Alessandro Nencini hat das Urteil gegen Amanda Knox gesprochen - und den Prozess zwei Tage später in einem Interview kommentiert - unter anderem als "Sache unter Kids". Das könnte auch in einem möglichen Berufungsverfahren von Bedeutung sein.

Der Richter im jüngsten Mordprozess gegen Amanda Knox und ihren Ex-Freund Raffaele Sollecito hat mit Aussagen nach dem Urteil in Italien für Empörung gesorgt. Sein umstrittenes Interview hat nun dazu geführt, dass Justizministerin Anna Maria Cancellieri eine Untersuchung gegen den Juristen Alessandro Nencini einleiten will.

Nencini hatte am Donnerstag Knox und Sollecito wegen Mordes an der Britin Meredith Kercher zu 28 Jahren und sechs Monaten beziehungsweise 25 Jahren Gefängnis verurteilt. Am Samstag darauf veröffentlichte die Zeitung Corriere della Sera ein Gespräch mit dem Richter, das hohe Wellen schlug. Darin hatte Nencini unter anderem über die Urteilsverkündung und den Prozess gesprochen.

"Ich fühle mich befreit, weil der Moment der Entscheidung der schwierigste ist", sagte er. "Ich habe auch Kinder. Strafen gegen zwei junge Menschen zu verhängen, ist emotional sehr hart." Auch die große mediale Aufmerksamkeit und die unübersichtliche Beweislage hätten die Urteilsfindung erschwert.
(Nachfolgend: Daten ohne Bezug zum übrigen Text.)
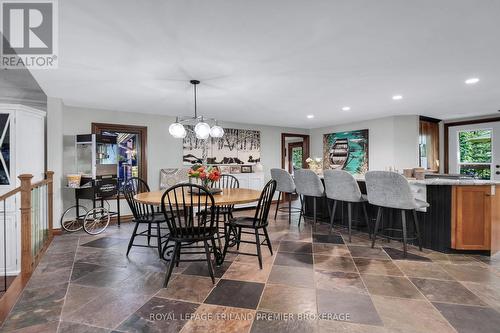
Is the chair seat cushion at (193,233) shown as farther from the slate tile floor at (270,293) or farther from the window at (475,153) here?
the window at (475,153)

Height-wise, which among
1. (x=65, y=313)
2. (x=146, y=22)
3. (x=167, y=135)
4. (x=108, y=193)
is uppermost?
(x=146, y=22)

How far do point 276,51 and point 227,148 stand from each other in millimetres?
4281

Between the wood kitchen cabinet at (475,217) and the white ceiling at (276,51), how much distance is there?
4.71ft

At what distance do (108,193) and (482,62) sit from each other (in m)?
5.52

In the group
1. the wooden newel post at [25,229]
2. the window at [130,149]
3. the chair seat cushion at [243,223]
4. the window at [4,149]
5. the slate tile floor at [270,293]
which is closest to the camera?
the slate tile floor at [270,293]

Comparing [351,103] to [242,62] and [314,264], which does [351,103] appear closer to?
[242,62]

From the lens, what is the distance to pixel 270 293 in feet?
7.44

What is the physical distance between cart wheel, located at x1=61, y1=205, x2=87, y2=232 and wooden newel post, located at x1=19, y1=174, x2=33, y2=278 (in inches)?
Answer: 70.3

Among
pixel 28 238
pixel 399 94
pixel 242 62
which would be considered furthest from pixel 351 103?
pixel 28 238

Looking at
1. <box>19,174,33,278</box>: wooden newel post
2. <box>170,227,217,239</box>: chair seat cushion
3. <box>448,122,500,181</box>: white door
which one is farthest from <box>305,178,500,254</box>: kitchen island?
<box>19,174,33,278</box>: wooden newel post

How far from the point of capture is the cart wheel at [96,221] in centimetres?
438

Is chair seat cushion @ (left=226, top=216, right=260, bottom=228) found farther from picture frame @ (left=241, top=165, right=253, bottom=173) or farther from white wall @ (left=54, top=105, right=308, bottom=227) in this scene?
picture frame @ (left=241, top=165, right=253, bottom=173)

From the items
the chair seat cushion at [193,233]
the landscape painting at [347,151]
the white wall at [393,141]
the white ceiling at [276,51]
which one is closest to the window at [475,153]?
the white wall at [393,141]

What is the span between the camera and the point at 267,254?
3.22 m
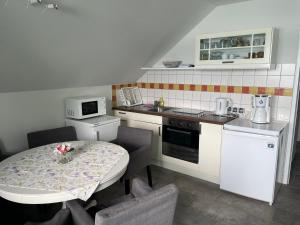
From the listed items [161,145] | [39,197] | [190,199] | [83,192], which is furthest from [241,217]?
[39,197]

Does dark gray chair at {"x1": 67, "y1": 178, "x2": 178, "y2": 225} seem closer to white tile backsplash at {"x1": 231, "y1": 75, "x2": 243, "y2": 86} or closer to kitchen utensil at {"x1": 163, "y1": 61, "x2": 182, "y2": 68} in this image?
white tile backsplash at {"x1": 231, "y1": 75, "x2": 243, "y2": 86}

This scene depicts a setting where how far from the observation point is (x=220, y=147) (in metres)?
2.74

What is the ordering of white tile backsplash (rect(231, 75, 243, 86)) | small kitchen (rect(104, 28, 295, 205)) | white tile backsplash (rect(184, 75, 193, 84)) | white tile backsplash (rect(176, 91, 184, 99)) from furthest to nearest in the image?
1. white tile backsplash (rect(176, 91, 184, 99))
2. white tile backsplash (rect(184, 75, 193, 84))
3. white tile backsplash (rect(231, 75, 243, 86))
4. small kitchen (rect(104, 28, 295, 205))

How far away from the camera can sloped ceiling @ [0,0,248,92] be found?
189 cm

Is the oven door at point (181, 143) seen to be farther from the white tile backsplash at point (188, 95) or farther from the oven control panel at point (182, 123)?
the white tile backsplash at point (188, 95)

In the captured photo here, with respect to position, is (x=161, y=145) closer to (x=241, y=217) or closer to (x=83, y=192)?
(x=241, y=217)

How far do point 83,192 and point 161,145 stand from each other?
193 cm

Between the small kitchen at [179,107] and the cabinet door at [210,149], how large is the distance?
0.01 meters

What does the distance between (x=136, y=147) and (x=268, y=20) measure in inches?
82.8

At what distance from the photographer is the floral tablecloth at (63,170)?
58.2 inches

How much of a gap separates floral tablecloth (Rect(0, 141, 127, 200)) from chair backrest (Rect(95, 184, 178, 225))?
1.18ft

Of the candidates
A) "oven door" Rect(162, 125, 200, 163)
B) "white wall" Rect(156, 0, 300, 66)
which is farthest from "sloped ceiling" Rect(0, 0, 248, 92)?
"oven door" Rect(162, 125, 200, 163)

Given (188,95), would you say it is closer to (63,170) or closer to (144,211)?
(63,170)

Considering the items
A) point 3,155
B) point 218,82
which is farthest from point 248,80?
point 3,155
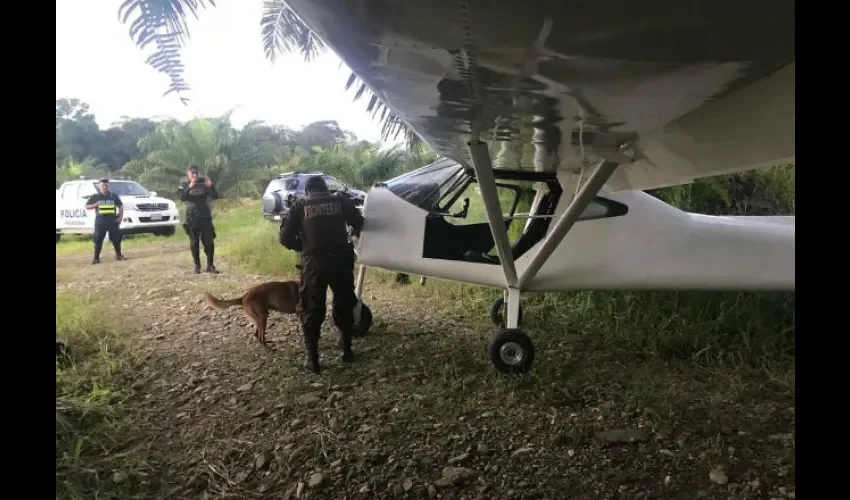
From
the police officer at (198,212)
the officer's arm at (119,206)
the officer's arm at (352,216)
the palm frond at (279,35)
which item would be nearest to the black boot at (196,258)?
the police officer at (198,212)

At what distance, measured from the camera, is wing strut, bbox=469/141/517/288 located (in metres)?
2.44

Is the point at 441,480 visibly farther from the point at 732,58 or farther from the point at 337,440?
the point at 732,58

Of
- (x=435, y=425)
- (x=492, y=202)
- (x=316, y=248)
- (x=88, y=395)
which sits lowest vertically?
(x=435, y=425)

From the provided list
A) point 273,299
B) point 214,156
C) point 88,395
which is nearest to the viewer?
point 88,395

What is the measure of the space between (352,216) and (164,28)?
2.15 metres

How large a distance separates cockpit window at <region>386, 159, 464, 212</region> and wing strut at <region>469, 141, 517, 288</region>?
728 millimetres

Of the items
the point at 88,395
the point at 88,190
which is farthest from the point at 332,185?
the point at 88,190

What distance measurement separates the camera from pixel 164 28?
1.28 metres

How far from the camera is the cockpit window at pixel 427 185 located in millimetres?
3646

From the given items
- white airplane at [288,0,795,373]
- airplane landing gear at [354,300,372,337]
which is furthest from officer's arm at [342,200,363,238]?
airplane landing gear at [354,300,372,337]

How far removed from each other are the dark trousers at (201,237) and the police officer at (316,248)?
11.4 ft

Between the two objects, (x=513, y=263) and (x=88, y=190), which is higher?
(x=88, y=190)

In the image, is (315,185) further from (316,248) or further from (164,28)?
(164,28)
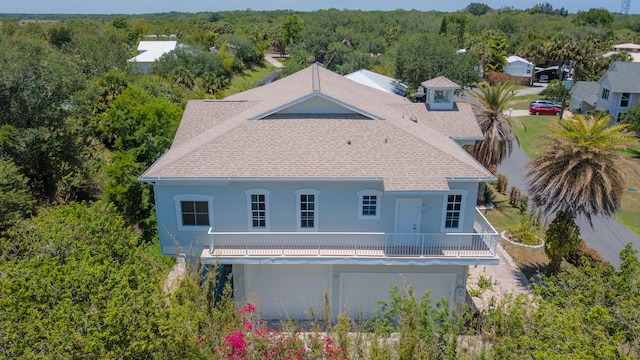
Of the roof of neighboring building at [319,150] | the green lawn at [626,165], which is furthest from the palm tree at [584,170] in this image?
the roof of neighboring building at [319,150]

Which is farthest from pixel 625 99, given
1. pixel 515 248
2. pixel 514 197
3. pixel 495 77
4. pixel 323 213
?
pixel 323 213

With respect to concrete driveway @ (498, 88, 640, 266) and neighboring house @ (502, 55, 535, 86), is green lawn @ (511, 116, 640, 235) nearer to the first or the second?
concrete driveway @ (498, 88, 640, 266)

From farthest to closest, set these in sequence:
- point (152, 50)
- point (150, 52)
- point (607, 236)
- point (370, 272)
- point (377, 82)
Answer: point (152, 50) < point (150, 52) < point (377, 82) < point (607, 236) < point (370, 272)

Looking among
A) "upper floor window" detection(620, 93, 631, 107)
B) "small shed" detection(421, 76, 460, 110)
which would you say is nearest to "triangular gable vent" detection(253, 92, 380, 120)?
"small shed" detection(421, 76, 460, 110)

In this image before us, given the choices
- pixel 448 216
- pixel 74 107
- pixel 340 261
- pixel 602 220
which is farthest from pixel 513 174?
pixel 74 107

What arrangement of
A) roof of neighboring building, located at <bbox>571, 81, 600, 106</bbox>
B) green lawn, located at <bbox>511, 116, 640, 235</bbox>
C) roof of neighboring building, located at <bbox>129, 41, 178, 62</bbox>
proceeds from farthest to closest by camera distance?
1. roof of neighboring building, located at <bbox>129, 41, 178, 62</bbox>
2. roof of neighboring building, located at <bbox>571, 81, 600, 106</bbox>
3. green lawn, located at <bbox>511, 116, 640, 235</bbox>

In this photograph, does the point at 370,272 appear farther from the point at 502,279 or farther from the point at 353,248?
the point at 502,279
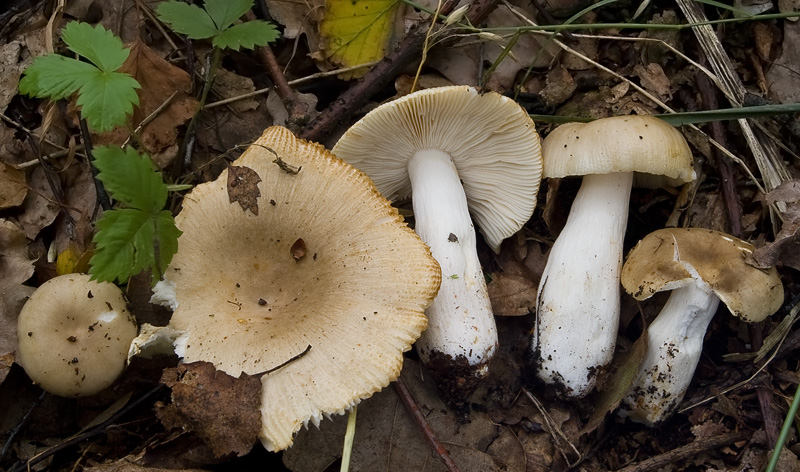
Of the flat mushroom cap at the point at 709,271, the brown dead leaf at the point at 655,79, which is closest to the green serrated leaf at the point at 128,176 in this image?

Sollecitos Entscheidung, nicht auszusagen, habe "den Prozess sicherlich einer Stimme beraubt". Der Mord an der Britin Meredith Kercher, für den die US-Amerikanerin Knox und Sollecito am Donnerstag verurteilt worden waren, sei "eine Sache unter Kids" gewesen.

Bedeutung für Berufungsprozess

Nencini wird nun vorgeworfen, Teile der ausstehenden schriftlichen Urteilsbegründung vorweggenommen und Sollecitos Strategie kommentiert und damit Parteilichkeit an den Tag gelegt zu haben. In einer Stellungnahme von Sollecitos Anwälten hieß es: "Es ist indiskutabel, dass der Richter öffentlich kommentiert hat, was während der Beratungen passiert ist." Die kommentierenden Äußerungen des Richters könnten nun eine Rolle in einem etwaigen Berufungsprozess spielen.
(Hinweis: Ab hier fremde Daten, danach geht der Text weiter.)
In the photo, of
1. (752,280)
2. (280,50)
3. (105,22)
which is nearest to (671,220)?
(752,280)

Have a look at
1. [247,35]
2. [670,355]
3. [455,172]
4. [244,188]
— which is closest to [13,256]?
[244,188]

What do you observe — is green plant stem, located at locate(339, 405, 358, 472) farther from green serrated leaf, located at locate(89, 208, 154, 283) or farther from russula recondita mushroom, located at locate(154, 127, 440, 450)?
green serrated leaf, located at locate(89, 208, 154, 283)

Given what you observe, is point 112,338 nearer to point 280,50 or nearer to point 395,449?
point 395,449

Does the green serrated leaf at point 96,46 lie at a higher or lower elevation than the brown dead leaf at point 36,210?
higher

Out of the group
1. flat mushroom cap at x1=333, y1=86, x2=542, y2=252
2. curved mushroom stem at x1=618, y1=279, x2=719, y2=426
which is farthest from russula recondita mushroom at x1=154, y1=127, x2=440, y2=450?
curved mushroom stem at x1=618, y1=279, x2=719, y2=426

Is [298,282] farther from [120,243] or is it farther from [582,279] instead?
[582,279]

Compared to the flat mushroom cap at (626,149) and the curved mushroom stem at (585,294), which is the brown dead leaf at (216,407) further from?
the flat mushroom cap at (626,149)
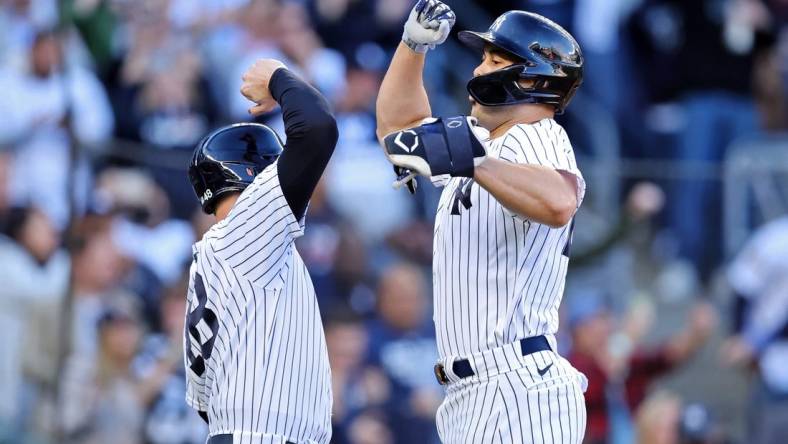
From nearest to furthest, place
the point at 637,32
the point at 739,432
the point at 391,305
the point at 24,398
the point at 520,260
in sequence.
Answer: the point at 520,260 → the point at 24,398 → the point at 391,305 → the point at 739,432 → the point at 637,32

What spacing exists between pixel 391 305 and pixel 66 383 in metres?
2.10

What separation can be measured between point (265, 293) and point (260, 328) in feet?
0.35

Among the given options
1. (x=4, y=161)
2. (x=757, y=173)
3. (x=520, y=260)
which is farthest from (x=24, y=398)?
(x=757, y=173)

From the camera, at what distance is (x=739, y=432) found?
9.11 metres

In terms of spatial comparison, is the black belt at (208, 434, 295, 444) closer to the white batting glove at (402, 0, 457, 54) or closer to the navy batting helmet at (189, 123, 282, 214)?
the navy batting helmet at (189, 123, 282, 214)

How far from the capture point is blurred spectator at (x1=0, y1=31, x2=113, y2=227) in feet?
24.9

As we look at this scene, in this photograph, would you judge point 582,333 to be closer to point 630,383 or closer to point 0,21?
point 630,383

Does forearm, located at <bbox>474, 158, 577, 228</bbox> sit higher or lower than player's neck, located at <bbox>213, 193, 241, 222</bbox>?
higher

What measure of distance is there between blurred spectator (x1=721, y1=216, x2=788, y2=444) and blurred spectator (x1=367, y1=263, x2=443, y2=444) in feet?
7.86

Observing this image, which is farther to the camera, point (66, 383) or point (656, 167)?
point (656, 167)

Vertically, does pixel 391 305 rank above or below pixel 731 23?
below

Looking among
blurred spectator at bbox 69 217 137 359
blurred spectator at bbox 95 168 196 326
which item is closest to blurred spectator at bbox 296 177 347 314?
blurred spectator at bbox 95 168 196 326

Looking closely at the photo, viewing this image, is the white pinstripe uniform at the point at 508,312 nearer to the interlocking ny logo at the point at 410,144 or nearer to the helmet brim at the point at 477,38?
the helmet brim at the point at 477,38

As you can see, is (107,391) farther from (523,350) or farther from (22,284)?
(523,350)
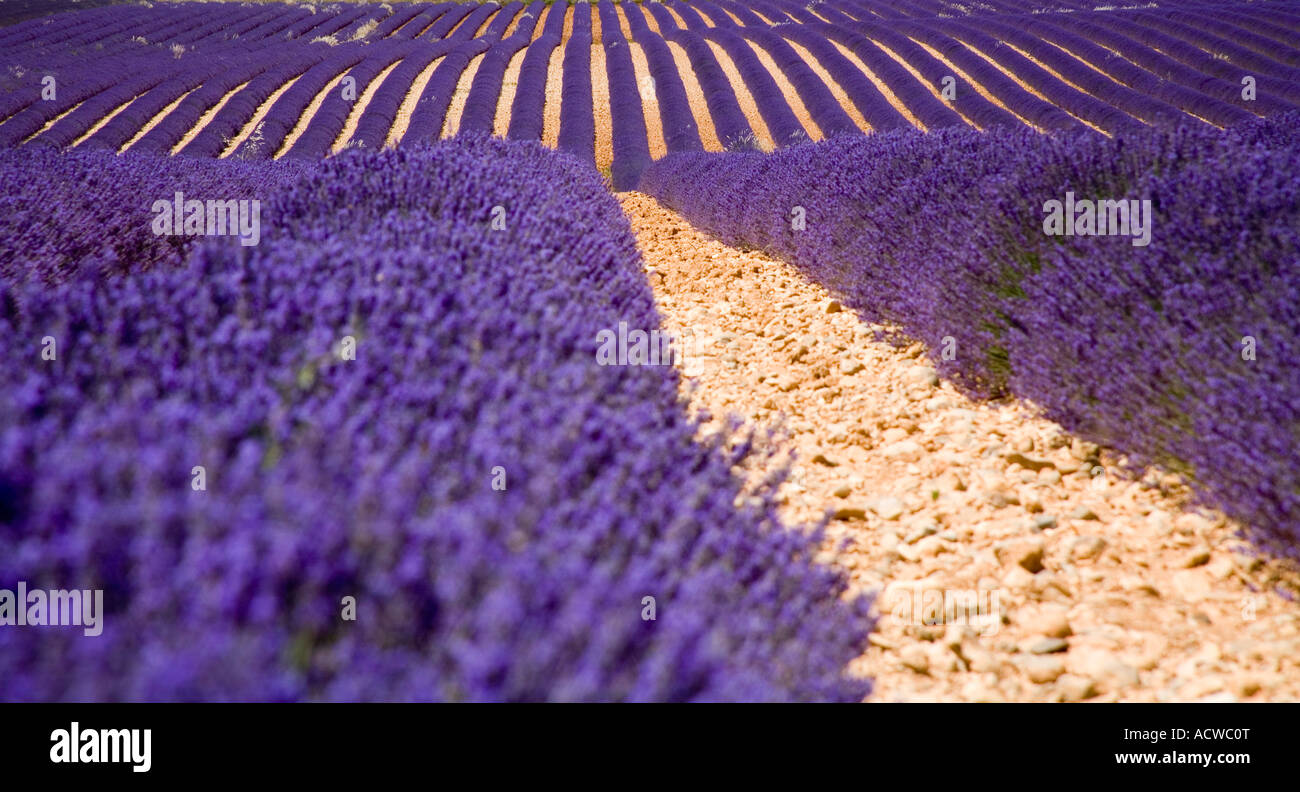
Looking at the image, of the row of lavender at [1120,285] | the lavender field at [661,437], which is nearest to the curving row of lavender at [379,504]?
the lavender field at [661,437]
Nencini bedauerte die Entwicklungen zwar. "Es tut mir leid, wenn meine Worte an dieser Stelle zu Missverständnissen geführt haben", sagte er der Nachrichtenagentur Ansa. Zugleich betonte er jedoch, die Strategie der Anwälte nicht beurteilt zu haben. Er habe lediglich mögliche Missverständisse ausräumen wollen.

Knox und Sollecito waren bereits 2009 in einem Indizienprozess zu langen Haftstrafen verurteilt, in dem Berufungsverfahren aber freigesprochen worden. Im März 2013 kippte Italiens höchstes Gericht das Urteil. Das Berufungsgericht in Florenz fällte das neue Urteil nach zwölfstündigen Beratungen. Die schriftliche Begründung wird in einigen Wochen erwartet. Wichtig wird sein, warum die Strafe für Knox so hoch ausgefallen ist.